Dick McCall, the senior vice president for programs for Creative Associates, said that as of last month, his company had distributed furniture and supplies to the secondary schools in all but two of Iraq’s 18 governing regions.
Most schools in Iraq reopened Oct. 10.
‘Immoral to Say No’
While Dr. Alwan continues to try to coordinate with others to get schools functioning at a basic level, he is excited about the potential of the Iraqi school system.
A Shiite Muslim, the education minister said: “We want to see that education is acceptable to all Iraqis irrespective of origin or affiliation. We would like to change instruction and methods. Currently speaking, the methods used are those of memorization without understanding.”
He said Iraqis have some sensitive educational issues to work through, such as how to proceed with the Islamic-studies course that is offered for about two hours a week, and what kinds of guidelines to provide for private schooling. He said the Ministry of Education would like to start permitting private schooling next school year, while at the same time preventing the teaching of religious extremism.

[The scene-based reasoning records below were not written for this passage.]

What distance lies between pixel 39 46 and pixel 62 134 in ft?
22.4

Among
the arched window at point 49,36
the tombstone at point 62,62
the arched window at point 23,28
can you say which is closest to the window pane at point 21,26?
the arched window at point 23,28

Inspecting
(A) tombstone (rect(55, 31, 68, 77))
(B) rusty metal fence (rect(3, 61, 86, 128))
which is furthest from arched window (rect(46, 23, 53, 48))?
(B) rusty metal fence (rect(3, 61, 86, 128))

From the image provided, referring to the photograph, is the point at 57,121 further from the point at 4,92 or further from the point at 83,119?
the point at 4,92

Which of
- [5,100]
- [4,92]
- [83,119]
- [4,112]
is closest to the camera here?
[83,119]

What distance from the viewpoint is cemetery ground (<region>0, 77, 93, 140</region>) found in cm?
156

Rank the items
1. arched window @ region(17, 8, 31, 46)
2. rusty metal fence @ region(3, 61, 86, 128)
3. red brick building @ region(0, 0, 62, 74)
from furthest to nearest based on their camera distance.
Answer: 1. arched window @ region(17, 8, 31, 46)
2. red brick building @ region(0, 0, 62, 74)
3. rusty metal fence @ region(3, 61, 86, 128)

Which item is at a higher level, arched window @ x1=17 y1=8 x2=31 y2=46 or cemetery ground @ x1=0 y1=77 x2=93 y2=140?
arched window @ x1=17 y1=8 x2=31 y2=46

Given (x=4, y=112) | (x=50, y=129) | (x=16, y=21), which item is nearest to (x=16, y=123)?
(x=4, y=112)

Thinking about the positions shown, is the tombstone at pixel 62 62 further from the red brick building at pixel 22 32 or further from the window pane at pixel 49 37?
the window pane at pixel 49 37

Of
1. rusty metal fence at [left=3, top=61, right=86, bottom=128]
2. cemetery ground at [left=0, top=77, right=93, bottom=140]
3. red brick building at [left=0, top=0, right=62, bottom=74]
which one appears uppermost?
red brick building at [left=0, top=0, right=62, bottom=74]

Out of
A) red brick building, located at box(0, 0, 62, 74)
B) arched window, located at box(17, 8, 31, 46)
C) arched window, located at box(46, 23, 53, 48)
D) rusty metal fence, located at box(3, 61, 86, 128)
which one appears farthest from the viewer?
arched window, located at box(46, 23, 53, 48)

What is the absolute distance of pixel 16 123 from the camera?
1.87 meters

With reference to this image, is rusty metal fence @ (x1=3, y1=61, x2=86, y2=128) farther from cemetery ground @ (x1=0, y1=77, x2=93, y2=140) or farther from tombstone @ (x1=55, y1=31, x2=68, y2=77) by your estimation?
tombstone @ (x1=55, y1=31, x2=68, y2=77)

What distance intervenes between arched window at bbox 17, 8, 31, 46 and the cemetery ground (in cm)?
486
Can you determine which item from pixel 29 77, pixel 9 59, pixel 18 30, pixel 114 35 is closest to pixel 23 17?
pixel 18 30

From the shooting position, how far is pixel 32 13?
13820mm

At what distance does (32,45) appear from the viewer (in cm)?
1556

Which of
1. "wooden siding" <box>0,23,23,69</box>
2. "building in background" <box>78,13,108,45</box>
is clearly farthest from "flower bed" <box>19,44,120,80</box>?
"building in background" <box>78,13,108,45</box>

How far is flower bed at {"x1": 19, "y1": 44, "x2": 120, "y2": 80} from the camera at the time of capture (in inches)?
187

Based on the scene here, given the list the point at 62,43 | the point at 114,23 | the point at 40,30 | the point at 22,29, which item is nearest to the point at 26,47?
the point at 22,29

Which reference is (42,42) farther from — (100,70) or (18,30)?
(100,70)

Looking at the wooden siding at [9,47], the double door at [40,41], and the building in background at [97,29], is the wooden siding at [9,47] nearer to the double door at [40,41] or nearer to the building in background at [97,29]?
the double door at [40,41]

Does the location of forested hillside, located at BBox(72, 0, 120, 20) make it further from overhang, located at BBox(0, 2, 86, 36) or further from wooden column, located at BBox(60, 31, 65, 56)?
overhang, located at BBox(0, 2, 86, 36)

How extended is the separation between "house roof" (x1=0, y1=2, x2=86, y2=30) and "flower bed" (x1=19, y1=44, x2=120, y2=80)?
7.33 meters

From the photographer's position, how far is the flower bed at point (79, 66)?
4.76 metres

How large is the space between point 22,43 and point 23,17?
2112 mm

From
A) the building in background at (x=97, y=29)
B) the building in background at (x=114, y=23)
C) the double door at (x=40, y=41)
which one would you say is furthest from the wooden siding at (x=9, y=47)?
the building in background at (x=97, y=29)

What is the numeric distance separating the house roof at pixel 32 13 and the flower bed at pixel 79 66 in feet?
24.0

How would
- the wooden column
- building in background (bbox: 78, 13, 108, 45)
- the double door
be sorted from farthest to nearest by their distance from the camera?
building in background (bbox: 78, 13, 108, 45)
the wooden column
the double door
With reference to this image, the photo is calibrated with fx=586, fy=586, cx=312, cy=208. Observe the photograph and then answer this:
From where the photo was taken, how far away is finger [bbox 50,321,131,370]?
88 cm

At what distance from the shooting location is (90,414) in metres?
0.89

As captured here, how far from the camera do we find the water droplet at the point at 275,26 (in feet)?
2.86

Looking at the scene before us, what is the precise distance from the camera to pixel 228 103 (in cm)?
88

Dr. Alwan spoke of Iraqis as being innovative and capable of catching up with the rest of the world in education.
Asked why he took the job as minister of education, he responded, “When you are asked to make a contribution to your country during a critical stage in its history, it is immoral to say no.”
Coverage of cultural understanding and international issues in education is supported in part by the Atlantic Philanthropies.